Return verbatim the portion of the records that begins with the line containing "Is point (724, 443)" and ends with the line containing "2188 inches", including both of those lines.

> [Stored data]:
————————

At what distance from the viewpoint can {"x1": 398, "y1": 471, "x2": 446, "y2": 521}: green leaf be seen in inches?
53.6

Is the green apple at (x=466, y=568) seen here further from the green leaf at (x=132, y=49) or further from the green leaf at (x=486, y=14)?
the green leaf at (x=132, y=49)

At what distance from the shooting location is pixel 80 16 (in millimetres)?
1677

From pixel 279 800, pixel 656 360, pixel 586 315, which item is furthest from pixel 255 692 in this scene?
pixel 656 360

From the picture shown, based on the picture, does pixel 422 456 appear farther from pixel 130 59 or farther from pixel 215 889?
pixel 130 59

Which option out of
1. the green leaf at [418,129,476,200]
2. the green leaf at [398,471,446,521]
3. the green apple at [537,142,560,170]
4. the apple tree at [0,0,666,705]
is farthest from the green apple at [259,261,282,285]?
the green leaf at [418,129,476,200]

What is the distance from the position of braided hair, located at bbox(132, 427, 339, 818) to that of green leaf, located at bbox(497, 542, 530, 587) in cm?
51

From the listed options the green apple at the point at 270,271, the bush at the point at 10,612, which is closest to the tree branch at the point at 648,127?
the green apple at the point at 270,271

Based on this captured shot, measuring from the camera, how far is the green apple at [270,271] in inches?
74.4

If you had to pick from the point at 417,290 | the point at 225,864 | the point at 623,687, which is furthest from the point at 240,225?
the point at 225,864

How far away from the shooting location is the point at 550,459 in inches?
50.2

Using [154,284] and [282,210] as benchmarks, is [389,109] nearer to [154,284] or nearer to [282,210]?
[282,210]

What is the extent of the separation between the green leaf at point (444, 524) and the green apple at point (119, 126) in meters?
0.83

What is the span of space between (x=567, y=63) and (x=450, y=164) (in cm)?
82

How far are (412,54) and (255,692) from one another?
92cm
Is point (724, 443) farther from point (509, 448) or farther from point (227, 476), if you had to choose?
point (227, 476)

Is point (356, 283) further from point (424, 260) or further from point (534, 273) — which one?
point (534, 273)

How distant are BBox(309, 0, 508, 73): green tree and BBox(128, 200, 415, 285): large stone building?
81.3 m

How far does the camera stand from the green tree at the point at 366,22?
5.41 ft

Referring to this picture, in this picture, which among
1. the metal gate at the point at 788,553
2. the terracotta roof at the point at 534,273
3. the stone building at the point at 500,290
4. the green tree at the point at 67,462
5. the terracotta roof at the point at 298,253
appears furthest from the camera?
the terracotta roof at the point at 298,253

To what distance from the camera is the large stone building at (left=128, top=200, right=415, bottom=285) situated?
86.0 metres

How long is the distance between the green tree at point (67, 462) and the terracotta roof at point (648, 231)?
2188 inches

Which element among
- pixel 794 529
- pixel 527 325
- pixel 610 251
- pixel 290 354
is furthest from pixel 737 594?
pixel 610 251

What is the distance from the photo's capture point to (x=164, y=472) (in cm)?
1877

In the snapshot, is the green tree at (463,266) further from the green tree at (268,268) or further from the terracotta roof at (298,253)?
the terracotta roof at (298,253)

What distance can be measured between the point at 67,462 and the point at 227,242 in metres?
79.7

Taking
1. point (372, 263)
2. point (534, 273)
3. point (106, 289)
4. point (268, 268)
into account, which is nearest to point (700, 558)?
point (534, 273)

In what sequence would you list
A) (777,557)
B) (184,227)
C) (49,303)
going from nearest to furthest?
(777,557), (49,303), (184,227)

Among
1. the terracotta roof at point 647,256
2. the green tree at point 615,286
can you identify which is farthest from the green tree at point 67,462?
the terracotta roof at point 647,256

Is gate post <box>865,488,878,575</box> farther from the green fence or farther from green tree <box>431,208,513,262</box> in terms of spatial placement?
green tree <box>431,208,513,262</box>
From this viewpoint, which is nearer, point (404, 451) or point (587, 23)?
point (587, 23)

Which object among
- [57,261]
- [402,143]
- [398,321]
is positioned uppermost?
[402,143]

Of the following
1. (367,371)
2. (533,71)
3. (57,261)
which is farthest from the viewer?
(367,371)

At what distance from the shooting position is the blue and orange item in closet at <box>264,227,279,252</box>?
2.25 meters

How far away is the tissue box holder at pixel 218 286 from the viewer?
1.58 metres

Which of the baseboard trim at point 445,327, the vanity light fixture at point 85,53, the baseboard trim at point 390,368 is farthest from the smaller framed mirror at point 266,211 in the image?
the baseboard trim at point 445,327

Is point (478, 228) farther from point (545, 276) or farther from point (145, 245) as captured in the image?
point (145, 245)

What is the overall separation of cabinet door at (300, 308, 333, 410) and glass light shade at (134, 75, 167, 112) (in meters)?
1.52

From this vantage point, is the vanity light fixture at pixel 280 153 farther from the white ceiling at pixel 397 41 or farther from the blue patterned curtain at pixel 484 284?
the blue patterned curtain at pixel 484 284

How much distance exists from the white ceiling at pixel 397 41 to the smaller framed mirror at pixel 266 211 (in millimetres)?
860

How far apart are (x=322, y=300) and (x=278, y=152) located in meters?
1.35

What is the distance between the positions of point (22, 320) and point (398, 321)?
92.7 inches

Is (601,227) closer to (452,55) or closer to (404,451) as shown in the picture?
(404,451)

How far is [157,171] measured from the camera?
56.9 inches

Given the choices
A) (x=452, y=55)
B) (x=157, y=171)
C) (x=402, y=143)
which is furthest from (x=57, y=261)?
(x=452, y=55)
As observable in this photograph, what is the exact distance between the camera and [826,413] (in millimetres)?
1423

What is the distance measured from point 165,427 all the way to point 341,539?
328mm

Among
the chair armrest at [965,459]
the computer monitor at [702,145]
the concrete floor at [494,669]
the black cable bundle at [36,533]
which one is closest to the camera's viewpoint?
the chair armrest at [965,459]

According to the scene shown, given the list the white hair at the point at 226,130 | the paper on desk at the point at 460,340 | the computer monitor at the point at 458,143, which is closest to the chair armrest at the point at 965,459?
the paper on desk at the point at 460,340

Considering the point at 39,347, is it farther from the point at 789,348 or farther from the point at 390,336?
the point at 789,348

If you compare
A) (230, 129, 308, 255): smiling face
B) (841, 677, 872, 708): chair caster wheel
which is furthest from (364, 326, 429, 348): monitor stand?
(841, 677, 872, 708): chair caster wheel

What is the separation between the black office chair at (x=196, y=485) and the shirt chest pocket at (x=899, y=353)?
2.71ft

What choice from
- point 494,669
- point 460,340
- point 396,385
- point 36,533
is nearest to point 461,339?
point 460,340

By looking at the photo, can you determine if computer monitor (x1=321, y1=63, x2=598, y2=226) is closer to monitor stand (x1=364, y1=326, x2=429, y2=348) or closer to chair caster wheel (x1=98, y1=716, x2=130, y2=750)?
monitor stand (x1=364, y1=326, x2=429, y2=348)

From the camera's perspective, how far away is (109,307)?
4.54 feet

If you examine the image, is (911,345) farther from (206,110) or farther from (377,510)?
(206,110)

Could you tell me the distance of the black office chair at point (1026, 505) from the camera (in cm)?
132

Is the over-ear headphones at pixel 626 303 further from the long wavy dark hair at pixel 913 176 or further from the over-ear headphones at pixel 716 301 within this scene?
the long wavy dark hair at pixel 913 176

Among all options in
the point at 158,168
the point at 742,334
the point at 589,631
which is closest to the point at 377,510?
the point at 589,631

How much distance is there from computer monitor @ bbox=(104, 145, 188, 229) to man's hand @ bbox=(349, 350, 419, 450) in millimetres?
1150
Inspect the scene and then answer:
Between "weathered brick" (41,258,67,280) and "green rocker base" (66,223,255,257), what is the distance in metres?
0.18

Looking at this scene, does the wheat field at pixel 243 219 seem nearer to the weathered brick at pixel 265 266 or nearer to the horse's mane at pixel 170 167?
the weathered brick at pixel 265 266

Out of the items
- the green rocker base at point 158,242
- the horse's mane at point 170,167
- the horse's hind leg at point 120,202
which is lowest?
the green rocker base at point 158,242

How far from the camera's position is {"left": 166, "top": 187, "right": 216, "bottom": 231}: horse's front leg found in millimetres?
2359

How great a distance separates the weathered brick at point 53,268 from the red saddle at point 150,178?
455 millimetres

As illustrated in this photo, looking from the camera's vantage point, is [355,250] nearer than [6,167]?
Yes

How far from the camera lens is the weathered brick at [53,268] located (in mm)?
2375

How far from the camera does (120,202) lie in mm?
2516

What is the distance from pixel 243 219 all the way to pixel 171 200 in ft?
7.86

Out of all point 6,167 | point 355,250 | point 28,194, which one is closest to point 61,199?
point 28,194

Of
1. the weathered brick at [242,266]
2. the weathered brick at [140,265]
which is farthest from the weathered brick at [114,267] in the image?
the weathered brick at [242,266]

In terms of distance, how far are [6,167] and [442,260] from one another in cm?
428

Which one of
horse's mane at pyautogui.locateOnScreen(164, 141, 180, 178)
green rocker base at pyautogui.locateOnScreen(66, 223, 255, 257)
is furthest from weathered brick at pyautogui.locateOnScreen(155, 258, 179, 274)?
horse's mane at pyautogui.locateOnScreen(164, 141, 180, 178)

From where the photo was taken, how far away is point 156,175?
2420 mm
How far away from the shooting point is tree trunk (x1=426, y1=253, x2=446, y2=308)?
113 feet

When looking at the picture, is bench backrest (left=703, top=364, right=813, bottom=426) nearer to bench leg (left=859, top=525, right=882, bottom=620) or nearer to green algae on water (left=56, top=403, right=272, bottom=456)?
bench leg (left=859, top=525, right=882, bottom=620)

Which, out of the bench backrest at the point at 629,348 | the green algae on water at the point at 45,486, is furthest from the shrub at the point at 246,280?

————————

> [The output]:
Is point (724, 443) farther from point (509, 448) or farther from point (227, 476), if you had to choose?
point (227, 476)

Is point (356, 283) further from point (424, 260) or further from point (534, 273) — which one?
point (534, 273)

How distant are BBox(309, 0, 508, 73): green tree and BBox(128, 200, 415, 285): large stone building?
81.3 m

How far does the camera stand from the green tree at the point at 366,22?
5.41 ft

Referring to this picture, in this picture, which among
1. the metal gate at the point at 788,553
2. the terracotta roof at the point at 534,273
3. the stone building at the point at 500,290
4. the green tree at the point at 67,462
5. the terracotta roof at the point at 298,253
appears furthest from the camera?
the terracotta roof at the point at 298,253

To what distance from the camera is the large stone building at (left=128, top=200, right=415, bottom=285) situated?
86.0 metres

How long is the distance between the green tree at point (67, 462) and the terracotta roof at point (648, 231)?
2188 inches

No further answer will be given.